Cell signaling often causes changes in cellular mechanical properties. Knowledge of such changes can ultimately lead to insight into the complex network of cell signaling. In the current study, we employed a combination of atomic force microscopy (AFM) and quartz crystal microbalance with dissipation monitoring (QCM-D) to characterize the mechanical behavior of A431 cells in response to epidermal growth factor receptor (EGFR) signaling. From AFM, which probes the upper portion of an individual cell in a monolayer of cells, we observed increases in energy dissipation, Young's modulus, and hysteresivity. Increases in hysteresivity imply a shift toward a more fluid-like mechanical ordering state in the bodies of the cells. From QCM-D, which probes the basal area of the monolayer of cells collectively, we observed decreases in energy dissipation factor. This result suggests a shift toward a more solid-like state in the basal areas of the cells.

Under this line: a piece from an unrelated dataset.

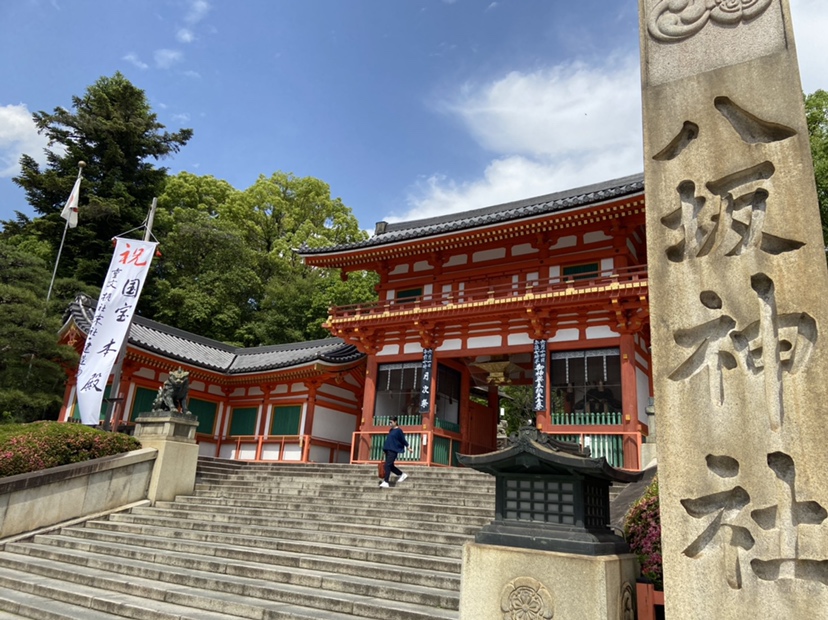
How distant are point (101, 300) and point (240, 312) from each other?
585 inches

The comparative analysis of these results indicates a regionally specific mechanical behavior of the cell in response to EGFR signaling and suggests a correlation between the time-dependent mechanical responses and the dynamic process of EGFR signaling. This study also demonstrates that a combination of AFM and QCM-D is able to provide a more complete and refined mechanical profile of the cells during cell signaling.